--- Start Data for this exercise ---

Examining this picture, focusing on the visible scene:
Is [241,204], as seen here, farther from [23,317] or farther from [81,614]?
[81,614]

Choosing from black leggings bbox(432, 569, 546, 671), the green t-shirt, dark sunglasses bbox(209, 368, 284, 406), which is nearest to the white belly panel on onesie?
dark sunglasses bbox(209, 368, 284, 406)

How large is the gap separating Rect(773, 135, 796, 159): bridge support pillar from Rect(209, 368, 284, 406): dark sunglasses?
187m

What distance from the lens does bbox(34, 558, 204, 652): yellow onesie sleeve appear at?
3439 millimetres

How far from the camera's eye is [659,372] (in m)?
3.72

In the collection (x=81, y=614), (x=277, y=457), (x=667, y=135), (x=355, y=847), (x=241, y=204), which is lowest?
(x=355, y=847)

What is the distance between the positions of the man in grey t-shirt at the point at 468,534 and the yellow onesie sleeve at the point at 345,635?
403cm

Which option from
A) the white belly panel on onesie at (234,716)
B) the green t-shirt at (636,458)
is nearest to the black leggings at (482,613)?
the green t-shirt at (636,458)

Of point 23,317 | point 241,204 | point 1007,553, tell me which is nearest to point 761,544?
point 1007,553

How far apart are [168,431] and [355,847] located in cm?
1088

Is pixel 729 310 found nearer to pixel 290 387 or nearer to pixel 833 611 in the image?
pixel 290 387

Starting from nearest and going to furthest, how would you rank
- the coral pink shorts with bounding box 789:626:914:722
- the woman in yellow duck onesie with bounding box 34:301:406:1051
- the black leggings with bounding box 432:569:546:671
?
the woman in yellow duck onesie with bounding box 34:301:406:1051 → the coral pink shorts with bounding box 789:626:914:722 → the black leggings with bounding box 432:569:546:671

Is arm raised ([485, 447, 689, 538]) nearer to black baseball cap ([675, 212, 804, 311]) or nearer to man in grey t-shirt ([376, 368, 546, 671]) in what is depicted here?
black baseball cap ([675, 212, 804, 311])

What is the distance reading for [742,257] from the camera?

--- End Data for this exercise ---

→ Exercise prompt:
Reproduce the records verbatim, covering the stretch from the line containing "Of point 23,317" through the line containing "box 34:301:406:1051 →".

→ Solution for this problem:
Of point 23,317 | point 241,204 | point 1007,553, tell me which is nearest to point 761,544?
point 1007,553

How far apart are [168,431] and [355,847] located in cm?
1088

Is pixel 729 310 found nearer to pixel 290 387 or nearer to pixel 833 611 in the image?
pixel 290 387

Starting from nearest and going to furthest, how would you rank
- the coral pink shorts with bounding box 789:626:914:722
- the woman in yellow duck onesie with bounding box 34:301:406:1051
- the black leggings with bounding box 432:569:546:671
?
the woman in yellow duck onesie with bounding box 34:301:406:1051 → the coral pink shorts with bounding box 789:626:914:722 → the black leggings with bounding box 432:569:546:671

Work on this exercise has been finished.